Let us explain in more detail each step marked on it. The first step is to bring the equation to the form indicated at the beginning of this scheme. The condition of the problem can be so composed that the original equality will contain more than two terms. All of them must be simplified (multiply, add and subtract) to the form of pure incomplete equality.
After that, the free term c is transferred to the right side of the equality and is divided by the coefficient a. To get the unknown x, it remains to take the square root of the -c / a relationship, but one must not forget and take into account that it can be either with a minus sign or a positive sign.
What follows from the formula shown in the figure? Firstly, the roots of pure incomplete square equality are always 2-a, while they are equal in absolute value and differ in sign. Secondly, if the numbers c and a have the same sign, then the roots of x will be imaginary, if c and a are of different signs, then two real solutions are obtained.
Solving a Mixed Incomplete Equation
To solve a quadratic equation with c = 0, the same first step should be taken as in the case of determining the roots of a pure incomplete equality, that is, bring it to a form with two terms: one of them should contain x 2 , and the other x. Then, apply the factorization method, that is, factor the left side of the equality. In contrast to the complete equation, this is very simple, since one of the factors will always be x. The above can be written as a formula:
x * (a * x + b) = 0.
This equality has a solution if each of its factors is zero. The result of calculating the roots is presented in the figure below.

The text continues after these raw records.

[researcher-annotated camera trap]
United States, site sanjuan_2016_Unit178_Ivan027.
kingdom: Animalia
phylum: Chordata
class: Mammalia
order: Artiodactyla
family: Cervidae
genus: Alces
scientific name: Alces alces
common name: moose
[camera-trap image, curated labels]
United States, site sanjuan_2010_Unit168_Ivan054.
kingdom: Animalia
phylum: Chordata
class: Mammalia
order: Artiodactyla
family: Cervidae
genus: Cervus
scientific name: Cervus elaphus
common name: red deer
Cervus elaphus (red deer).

Thus, the roots of this type of incomplete equation will always be real numbers, and one of them is equal to zero. The sign of the second root is determined by the ratio of nonzero coefficients b / a.
Examples of math problems
Now we give illustrative examples of square incomplete equations with a solution.
Example 1. Find the roots of the equality 135- (2x + 3) (2x - 3) = 0. Expand the brackets, we get: 135-4 * x 2 + 9 = 0. Note that terms containing x in the first degree are reduced. Performing the transfer of free terms to the right side and dividing them by -4, we get: x 2 = 36. From where two roots follow: 6 and -6.

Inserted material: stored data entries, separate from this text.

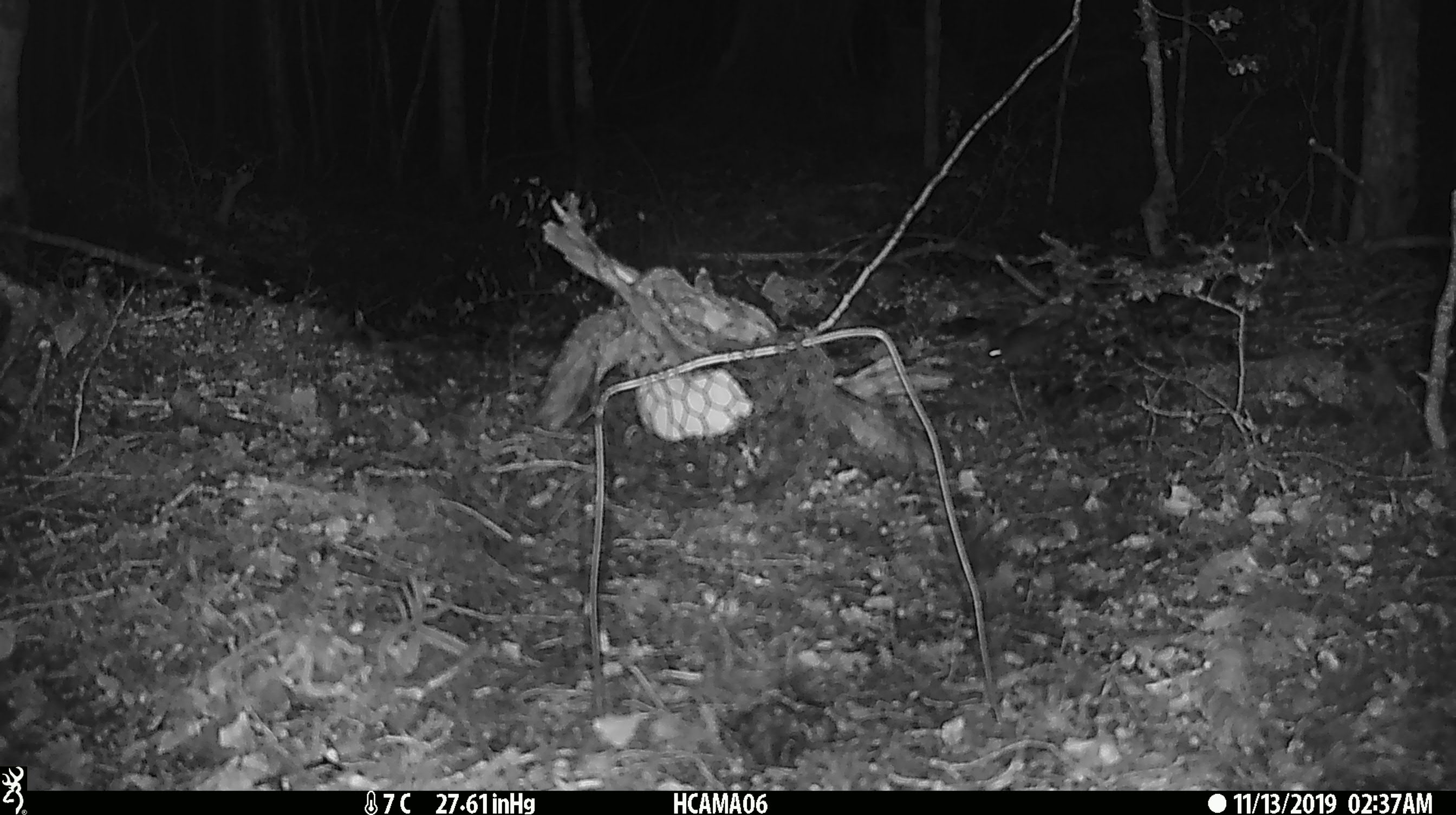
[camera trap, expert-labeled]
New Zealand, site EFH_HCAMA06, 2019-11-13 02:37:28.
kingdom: Animalia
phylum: Chordata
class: Mammalia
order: Rodentia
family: Muridae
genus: Mus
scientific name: Mus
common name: mouse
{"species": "mouse (Mus)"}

Example 2.23 * (x 2 -2) = 34 * x-46. As in the first case, we open the brackets and transfer all the terms to the left. We have: 23 * x 2 -46-34 * x + 46 = 0. Now we reduce the free terms and factor the sum, we get: x * (23 * x-34) = 0. Whence it follows that x = 0 and x = 34 / 23≈1.47826.

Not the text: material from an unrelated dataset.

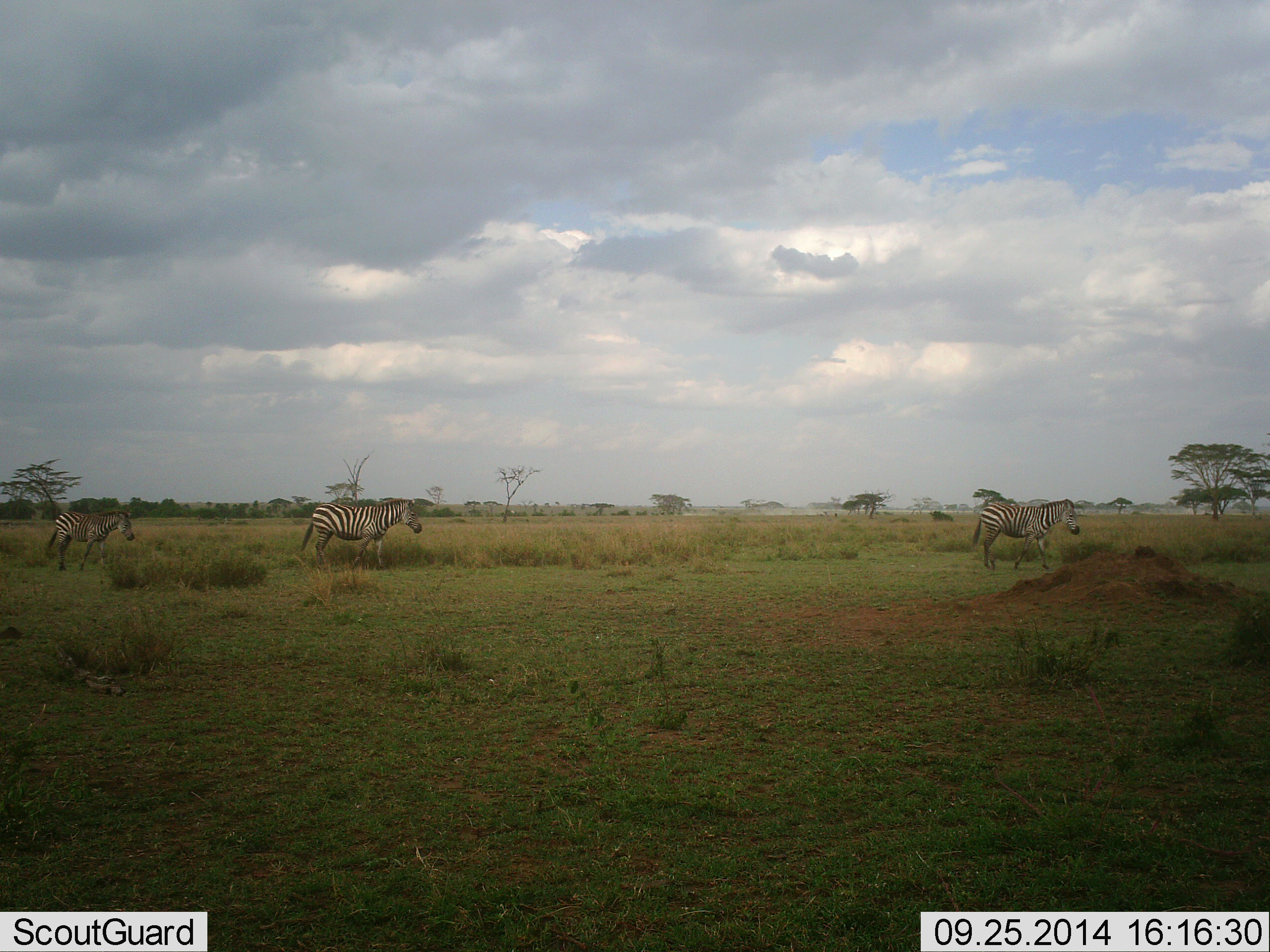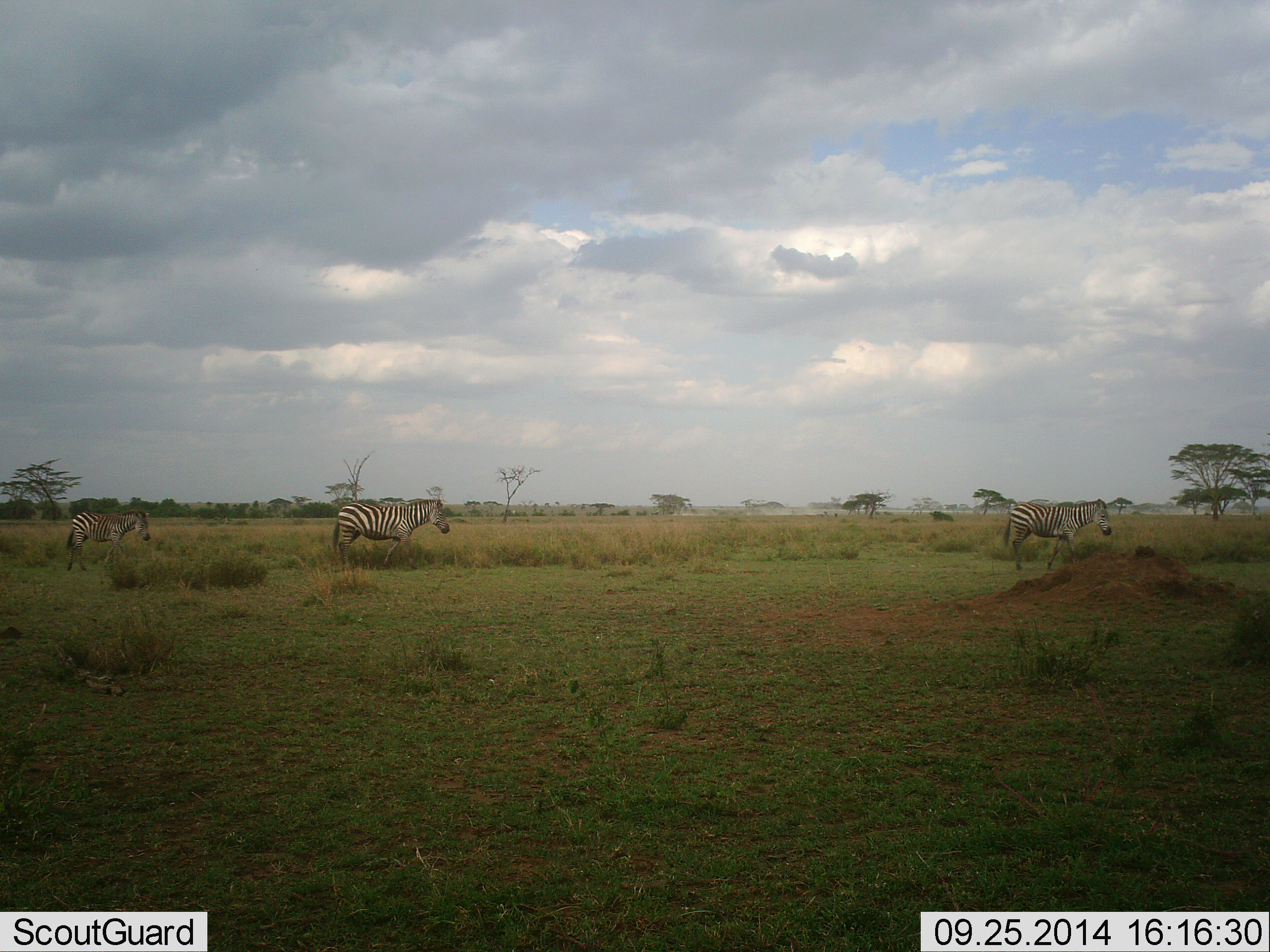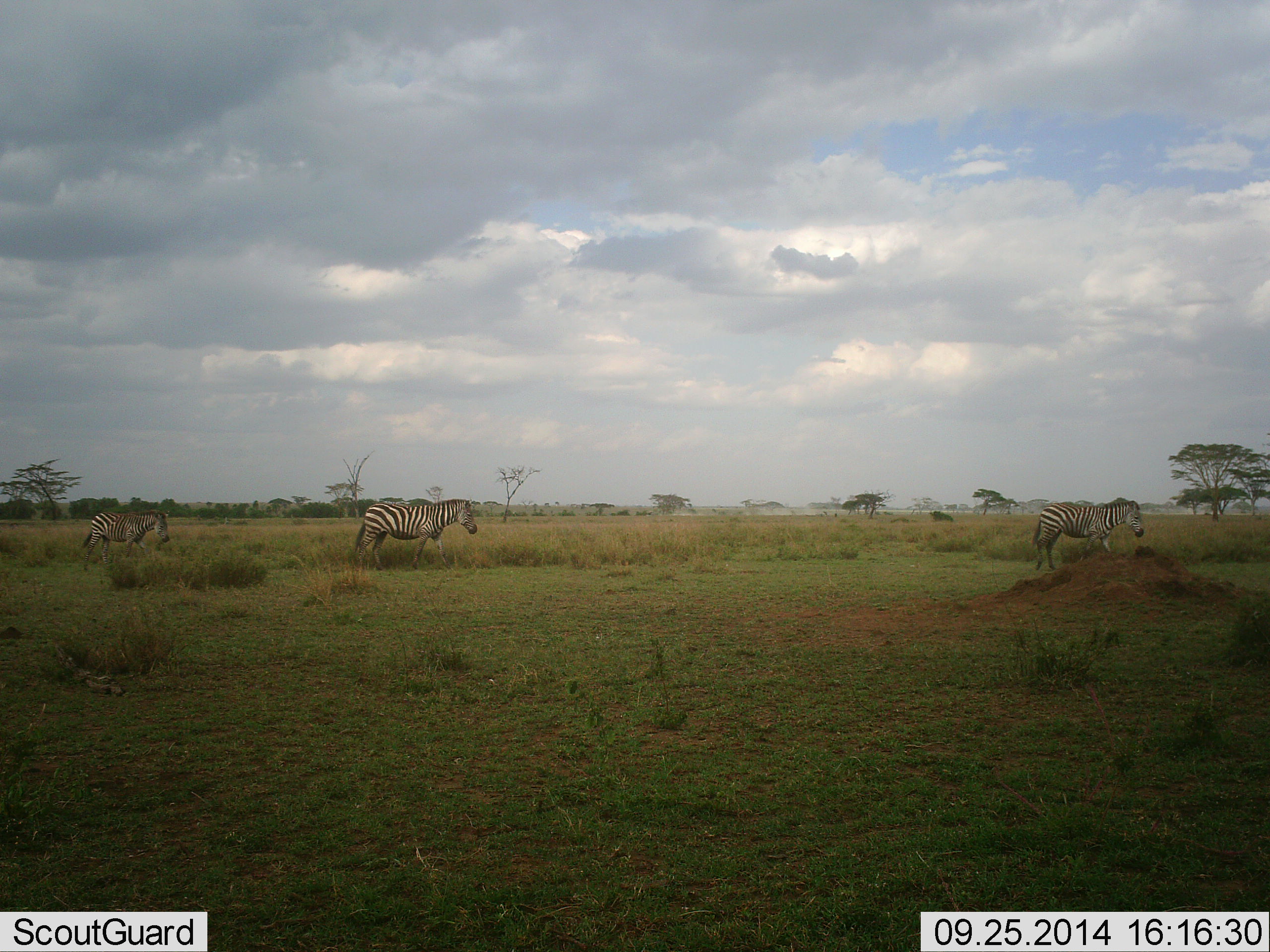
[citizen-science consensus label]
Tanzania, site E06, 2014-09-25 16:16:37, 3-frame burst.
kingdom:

The solution of examples showed that the algorithm for finding the roots of any kind of an incomplete second-order equation is quite simple, so there is no point in remembering the formulas presented in the figures above.
Physical task example
Many students heard from their physics teacher that Galileo Galilei in the 17th century conducted experiments to calculate the acceleration of gravity by dropping various bodies from a tower in Pisa. This will seem curious to many, but there is no historical evidence that the scientist really conducted such experiments. However, in the same XVII century they were executed by another Italian.
Giovanni Riccioli is an astronomer and a Jesuit who was able to really calculate the acceleration of a free fall by dropping clay balls from the height of the Asinelli tower, located in the city of Bologna. Riccioli received an acceleration value of 9.6 m / s 2 (the current value is 9.81 m / s 2 ). Knowing this number, it is necessary to determine how long the clay ball fell to the ground, given that the height of the tower is 97.6 meters.
To solve the problem, it is necessary to remember that the path with uniformly accelerated motion is expressed by the formula: l = v 0 * t + g * t 2/2. Since at the moment when Riccioli released the ball, the speed of the latter was zero, then the term v 0 * t = 0. Then we come to the equation: 97.6 = 9.6 * t 2/2. Whence we get that t = 4.51 seconds (the negative root was deliberately discarded).